**WORK INSTRUCTION 1**
Reproduce the Honda Civic review word for word, starting with "It has a scarab-like" and going on through "a cocked hat.".
**WORK INSTRUCTION 2**
Answer from the Honda Civic review:
(a) What price does it give for the car?
(b) In what town is the new Civic built?
(c) Which version of the car did the reviewer try?
**WORK INSTRUCTION 3**
Carry the Honda Civic review on past its last sentence.

**SOURCE DOCUMENT**
= = = = = = =
It is as perky as its chief rival, the Focus


Would suit: 'Red Dwarf' fans
Price: £18,100
Performance: 127 mph, 0-62mph in 8.6 seconds
Economy: 55.4mpg
Further information: 0845 200 8000

Welcome, ladies and gentlemen, to the car of the future... as seen from 1988. This is the new Honda Civic: a car which looks like a 20-year old styling exercise from a studio in Shinjuku, but is in fact built in Swindon, today.

It has a scarab-like shape with concealed rear doors, all the better to make you think it's a coupé; a double-decker dashboard which looks like a Wurlitzer jukebox designed by Bang & Olufsen; and triangular twin exhaust pipes built into the rear valence (a trick first seen with the " rocket ship" styling of American cars of the 1950s). The door handle is a floating lever in a kite-shaped recess; when you pull it, you half expect it to make one of those sci-fi "shhhh-um" door-opening noises. And to top it all there is the rear spoiler, integral to, and horizontally bisecting, the rear window so that it has glass above and below. It knocks the new Citroën C6's rear window - which manages to be both concave and convex - into a cocked hat.

I tried the top of the range 2.2-litre diesel version. There's the usual gravel-in-a-tin-bucket rattle at idle but at speed, a cheery turbo whistle takes over. This used to be a turbo's way of reminding you not to overtake anyone suddenly, as it wouldn't have had time to spool up the power, and you'd be left pottering and panicking into oncoming traffic, but the Civic's thrust comes almost immediately. It's a fun drive - light, agile, yet with a splendidly comfortable ride. It is as perky as its chief rival, the Focus, and thanks to those Space 1999 aesthetics, considerably more charismatic.
= = = = = = =
**SOURCE MATERIAL**
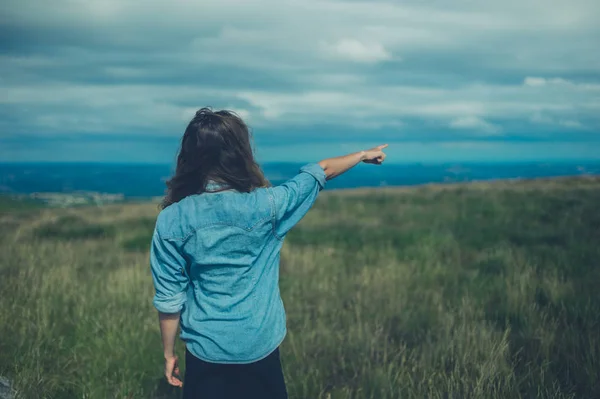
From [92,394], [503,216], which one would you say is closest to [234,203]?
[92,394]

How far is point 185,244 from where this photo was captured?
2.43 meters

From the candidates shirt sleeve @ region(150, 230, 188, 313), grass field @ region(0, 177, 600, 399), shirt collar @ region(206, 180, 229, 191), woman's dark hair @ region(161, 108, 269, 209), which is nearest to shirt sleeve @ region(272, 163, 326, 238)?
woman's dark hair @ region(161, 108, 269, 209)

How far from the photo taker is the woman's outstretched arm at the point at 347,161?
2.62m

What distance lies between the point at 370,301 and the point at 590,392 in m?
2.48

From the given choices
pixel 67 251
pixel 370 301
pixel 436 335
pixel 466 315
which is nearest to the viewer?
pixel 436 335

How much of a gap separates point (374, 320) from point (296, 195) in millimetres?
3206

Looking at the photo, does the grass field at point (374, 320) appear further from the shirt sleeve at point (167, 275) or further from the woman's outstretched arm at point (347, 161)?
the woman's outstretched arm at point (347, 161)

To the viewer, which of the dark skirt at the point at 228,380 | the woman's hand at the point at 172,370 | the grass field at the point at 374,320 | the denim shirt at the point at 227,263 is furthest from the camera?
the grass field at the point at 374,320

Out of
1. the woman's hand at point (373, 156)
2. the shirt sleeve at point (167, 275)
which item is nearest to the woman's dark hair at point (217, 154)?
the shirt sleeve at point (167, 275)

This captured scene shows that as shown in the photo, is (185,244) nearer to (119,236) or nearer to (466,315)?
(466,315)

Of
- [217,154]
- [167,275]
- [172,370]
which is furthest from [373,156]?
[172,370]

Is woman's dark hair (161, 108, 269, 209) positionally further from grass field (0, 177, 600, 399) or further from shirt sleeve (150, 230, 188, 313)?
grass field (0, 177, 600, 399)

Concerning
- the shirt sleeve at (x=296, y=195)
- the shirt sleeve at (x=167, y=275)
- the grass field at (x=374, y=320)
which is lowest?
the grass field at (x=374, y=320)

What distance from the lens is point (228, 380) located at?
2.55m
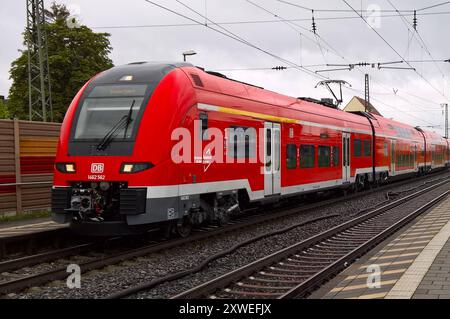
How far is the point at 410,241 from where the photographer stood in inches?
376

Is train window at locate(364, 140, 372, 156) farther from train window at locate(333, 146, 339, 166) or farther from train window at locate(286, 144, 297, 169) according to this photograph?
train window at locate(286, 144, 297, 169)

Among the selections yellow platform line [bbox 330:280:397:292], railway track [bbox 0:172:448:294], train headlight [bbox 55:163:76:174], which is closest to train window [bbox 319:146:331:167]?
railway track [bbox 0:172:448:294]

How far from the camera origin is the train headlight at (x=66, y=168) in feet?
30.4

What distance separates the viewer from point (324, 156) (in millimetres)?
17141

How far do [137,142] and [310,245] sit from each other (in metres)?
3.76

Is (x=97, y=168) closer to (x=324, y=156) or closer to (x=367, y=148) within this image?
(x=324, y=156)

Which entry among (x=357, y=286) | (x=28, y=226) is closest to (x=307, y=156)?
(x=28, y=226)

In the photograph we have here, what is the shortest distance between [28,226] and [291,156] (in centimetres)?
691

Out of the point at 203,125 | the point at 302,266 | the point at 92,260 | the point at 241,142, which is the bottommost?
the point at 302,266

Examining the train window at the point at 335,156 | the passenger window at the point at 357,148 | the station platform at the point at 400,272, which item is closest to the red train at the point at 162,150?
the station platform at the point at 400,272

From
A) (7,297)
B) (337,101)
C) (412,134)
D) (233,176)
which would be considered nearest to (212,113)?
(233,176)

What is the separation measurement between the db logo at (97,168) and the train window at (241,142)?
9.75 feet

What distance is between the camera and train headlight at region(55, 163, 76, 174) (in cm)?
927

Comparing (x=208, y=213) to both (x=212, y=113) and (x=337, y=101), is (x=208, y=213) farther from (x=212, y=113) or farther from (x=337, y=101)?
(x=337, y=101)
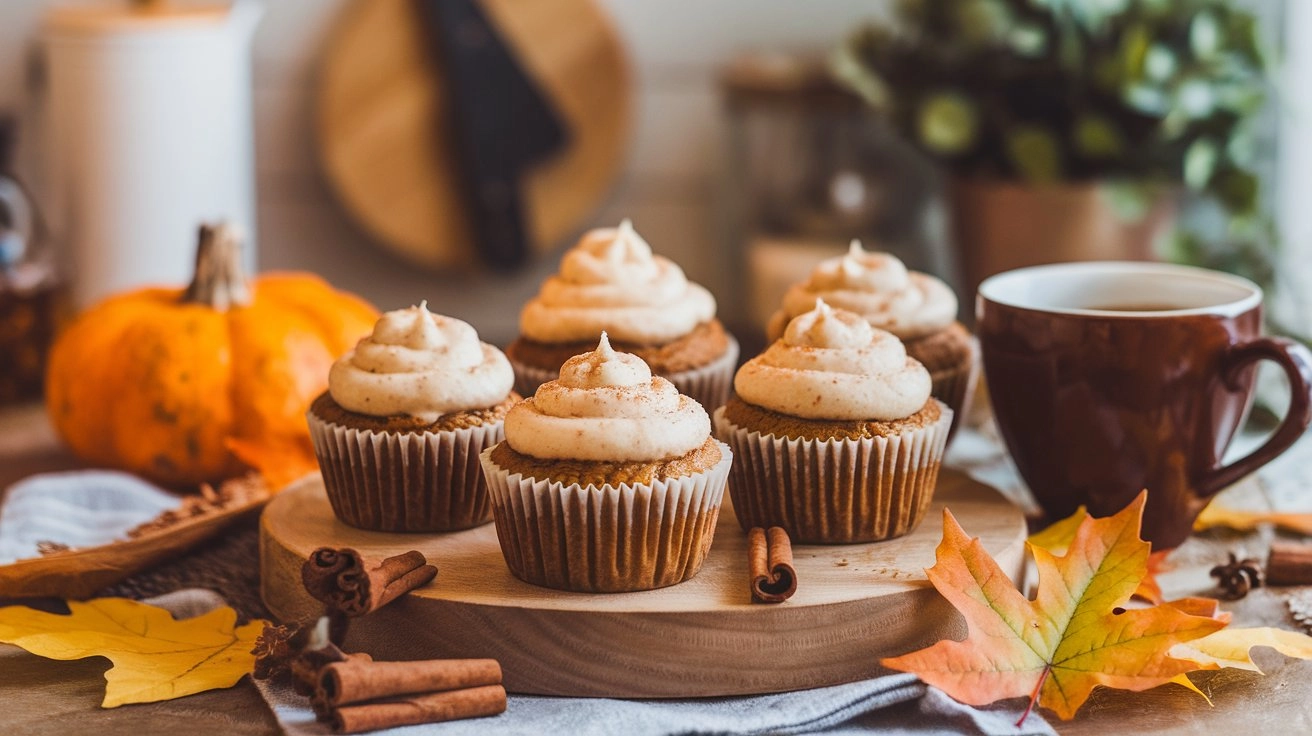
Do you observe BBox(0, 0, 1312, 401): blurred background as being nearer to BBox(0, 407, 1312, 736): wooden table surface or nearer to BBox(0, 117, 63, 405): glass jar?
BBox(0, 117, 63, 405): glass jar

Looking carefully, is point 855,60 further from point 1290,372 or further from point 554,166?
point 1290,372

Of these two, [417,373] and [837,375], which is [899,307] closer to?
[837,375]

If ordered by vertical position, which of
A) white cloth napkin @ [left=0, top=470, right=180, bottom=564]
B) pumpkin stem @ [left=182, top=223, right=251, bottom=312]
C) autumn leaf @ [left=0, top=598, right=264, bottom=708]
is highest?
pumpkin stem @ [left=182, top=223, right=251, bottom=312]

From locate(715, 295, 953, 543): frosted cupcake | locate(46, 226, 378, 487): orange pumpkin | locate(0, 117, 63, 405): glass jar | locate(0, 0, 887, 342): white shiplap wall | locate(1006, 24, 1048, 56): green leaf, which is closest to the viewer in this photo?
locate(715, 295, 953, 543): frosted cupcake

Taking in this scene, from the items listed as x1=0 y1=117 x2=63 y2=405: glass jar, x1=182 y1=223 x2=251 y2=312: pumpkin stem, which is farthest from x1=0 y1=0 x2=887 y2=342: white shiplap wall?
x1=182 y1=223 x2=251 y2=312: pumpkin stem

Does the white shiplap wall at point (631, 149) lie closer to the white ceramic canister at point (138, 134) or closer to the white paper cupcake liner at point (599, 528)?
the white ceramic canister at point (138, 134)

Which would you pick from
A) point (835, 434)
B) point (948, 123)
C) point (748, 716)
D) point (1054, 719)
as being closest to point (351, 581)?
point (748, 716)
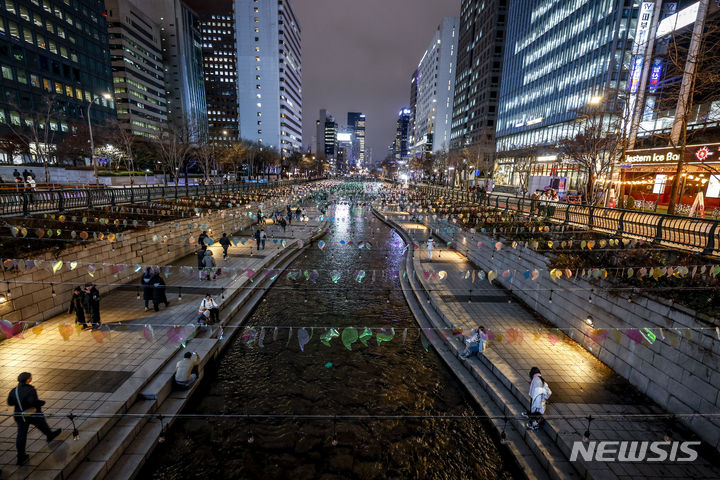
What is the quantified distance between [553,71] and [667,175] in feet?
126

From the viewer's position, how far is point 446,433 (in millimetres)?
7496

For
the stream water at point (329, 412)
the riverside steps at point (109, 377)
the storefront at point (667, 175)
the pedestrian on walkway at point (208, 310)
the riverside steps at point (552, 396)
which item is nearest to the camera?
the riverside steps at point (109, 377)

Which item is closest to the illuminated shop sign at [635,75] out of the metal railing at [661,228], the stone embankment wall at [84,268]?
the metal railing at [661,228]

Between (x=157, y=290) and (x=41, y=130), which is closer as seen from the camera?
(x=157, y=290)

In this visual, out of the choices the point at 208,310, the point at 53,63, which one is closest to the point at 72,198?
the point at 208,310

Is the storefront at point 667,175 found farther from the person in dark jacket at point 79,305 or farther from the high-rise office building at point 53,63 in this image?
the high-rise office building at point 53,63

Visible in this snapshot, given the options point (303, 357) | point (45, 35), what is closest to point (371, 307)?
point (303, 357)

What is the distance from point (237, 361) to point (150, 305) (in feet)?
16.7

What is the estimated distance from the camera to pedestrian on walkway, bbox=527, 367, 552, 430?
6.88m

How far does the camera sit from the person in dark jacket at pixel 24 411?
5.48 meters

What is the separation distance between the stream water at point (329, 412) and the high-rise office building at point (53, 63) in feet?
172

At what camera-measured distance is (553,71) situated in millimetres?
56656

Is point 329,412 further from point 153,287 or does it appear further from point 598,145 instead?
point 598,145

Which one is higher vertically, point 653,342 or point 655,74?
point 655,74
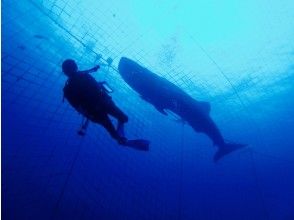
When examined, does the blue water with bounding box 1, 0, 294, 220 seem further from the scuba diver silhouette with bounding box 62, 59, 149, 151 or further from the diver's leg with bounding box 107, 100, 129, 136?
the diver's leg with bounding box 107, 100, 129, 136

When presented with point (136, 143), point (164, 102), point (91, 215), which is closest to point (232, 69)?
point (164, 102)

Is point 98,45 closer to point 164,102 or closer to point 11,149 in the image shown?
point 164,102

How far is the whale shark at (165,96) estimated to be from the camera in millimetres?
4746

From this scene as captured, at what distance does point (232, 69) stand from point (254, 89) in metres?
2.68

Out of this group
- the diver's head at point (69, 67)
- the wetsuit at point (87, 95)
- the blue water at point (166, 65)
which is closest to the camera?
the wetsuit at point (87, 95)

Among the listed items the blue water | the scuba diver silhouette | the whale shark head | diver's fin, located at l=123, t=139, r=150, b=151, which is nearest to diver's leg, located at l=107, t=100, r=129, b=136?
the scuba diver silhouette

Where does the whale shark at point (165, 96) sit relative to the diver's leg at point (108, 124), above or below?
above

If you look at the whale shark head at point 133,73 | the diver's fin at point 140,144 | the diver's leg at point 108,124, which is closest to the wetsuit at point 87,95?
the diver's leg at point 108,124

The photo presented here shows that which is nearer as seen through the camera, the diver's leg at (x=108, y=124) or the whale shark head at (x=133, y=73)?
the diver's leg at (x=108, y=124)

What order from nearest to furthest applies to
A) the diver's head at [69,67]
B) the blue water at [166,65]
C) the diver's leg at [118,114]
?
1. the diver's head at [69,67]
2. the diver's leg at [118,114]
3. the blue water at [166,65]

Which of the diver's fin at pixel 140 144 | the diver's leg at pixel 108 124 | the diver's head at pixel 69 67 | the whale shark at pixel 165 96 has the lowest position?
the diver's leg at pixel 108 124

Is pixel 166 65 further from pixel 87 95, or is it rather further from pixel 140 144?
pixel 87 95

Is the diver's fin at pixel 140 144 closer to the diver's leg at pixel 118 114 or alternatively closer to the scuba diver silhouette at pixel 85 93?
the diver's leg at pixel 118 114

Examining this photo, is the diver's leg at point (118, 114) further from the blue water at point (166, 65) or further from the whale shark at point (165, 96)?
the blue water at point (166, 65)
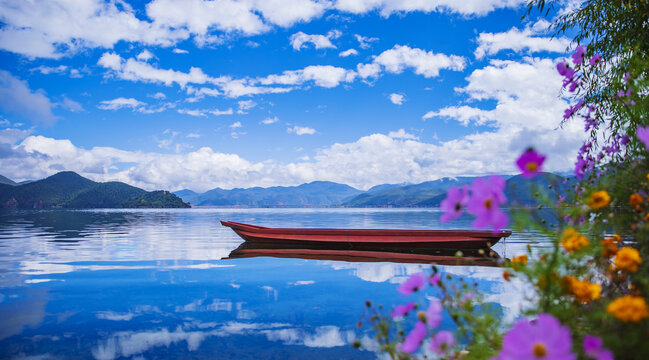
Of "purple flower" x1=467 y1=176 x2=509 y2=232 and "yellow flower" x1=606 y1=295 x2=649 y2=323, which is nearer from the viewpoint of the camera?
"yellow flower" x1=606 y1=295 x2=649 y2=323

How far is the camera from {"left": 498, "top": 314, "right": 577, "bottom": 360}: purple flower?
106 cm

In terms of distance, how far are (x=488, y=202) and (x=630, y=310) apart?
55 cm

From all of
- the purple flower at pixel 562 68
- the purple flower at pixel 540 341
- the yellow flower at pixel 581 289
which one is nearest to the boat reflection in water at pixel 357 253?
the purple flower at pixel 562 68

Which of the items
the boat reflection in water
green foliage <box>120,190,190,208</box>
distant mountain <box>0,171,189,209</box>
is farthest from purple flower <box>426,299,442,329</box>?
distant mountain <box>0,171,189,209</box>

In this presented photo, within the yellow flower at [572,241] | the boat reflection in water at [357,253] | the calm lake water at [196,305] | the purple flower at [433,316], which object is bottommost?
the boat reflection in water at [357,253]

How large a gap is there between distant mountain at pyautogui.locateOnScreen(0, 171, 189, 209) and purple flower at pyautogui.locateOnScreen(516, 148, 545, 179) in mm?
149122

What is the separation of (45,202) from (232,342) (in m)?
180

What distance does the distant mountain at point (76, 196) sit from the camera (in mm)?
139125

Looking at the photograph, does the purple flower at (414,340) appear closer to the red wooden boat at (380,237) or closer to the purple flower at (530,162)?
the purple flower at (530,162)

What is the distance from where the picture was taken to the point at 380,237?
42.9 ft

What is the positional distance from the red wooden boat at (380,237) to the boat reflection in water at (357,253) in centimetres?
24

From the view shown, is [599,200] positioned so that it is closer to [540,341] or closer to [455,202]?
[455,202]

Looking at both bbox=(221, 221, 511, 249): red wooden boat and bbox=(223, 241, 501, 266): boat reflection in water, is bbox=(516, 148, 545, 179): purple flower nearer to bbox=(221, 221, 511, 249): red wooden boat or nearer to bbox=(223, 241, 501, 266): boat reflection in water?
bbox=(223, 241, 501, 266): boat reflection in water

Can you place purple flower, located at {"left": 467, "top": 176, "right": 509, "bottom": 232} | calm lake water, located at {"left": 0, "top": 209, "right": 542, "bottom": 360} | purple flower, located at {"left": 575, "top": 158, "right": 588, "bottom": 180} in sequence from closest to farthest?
= = = = = = =
**OUTPUT 1**
It has a scarab-like shape with concealed rear doors, all the better to make you think it's a coupé; a double-decker dashboard which looks like a Wurlitzer jukebox designed by Bang & Olufsen; and triangular twin exhaust pipes built into the rear valence (a trick first seen with the " rocket ship" styling of American cars of the 1950s). The door handle is a floating lever in a kite-shaped recess; when you pull it, you half expect it to make one of those sci-fi "shhhh-um" door-opening noises. And to top it all there is the rear spoiler, integral to, and horizontally bisecting, the rear window so that it has glass above and below. It knocks the new Citroën C6's rear window - which manages to be both concave and convex - into a cocked hat.

**OUTPUT 2**
(a) £18,100
(b) Swindon
(c) The top of the range 2.2-litre diesel version

**OUTPUT 3**
Honda is one of the great car makers of our time which, personally, made the brittle cheapness of some of the plastic bits tantamount to a betrayal. That spangly silver, plastic petrol flap is an abomination, for instance, and the steering wheel annoyed me from the start because my unusually short arms (a sign of intelligence, I maintain) couldn't reach it. The wheel is a messy collage of leather, plastic, various buttons (wheels, flaps and pushers) and, inexplicably, a tiny filet of mesh on the middle spoke. Bizarre. On the dashboard there's a scattering of knobs and buttons, some of them duplicating the other controls just centimetres away, and a low roof that is definitely going to result in serious hair issues for six footers. This new Civic is lower and shorter than the last model, but it feels disconcertingly broad. I spent some minutes sat behind an Audi A8 in traffic on the Promenade des Anglais in Nice during the launch, and I'd swear I was in the wider car.

None of these faults should put you off buying a Civic if the Blake's 7 look floats your boat, but I feel duty bound to warn you that it will probably all start to look very dated right about... now.

PS: Having been tiresomely sanctimonious about the lavish hospitality/institutionalised bribery of car launches in the past, I would like to point out that I accepted no hospitality from Honda, and went to Nice and back in a day (despite dropping hints about feeling tired and in need of five-star pampering). Meanwhile, some journalists who shall remain nameless, stayed at the Four Seasons, with their wives. It can only be a matter of time before a company offers journos the chance to stay at the Four Seasons with someone else's wife. Rest assured I shall make my excuses.

It's a classic Honda S800 convertible

My favourite classic Honda has to be the dinky little S800 convertible. You don't really get a sense of just how tiny this car is from photographs but, I assure you, if you ever encountered one in the flesh you could quite easily mistake it for one of those cars Barbie tools around in.

One of the reasons for its diminutive scale was that the S800 was powered by a development of a Honda motorcycle engine. This meant that, though the top speed was limited, the 781cc engine would rev to an ear-splitting 11,000rpm.

It would seem that all of Honda's engineering budget went into the engine, however, as the rest of the car was, even for 1966, primitive with a separate chassis and, on early cars (badged S500s) a chain drive to the rear wheels. There was a coupé, with a hatchback rear door, but the convertible is the most desirable model. Rust, however, has claimed many if not most S800s.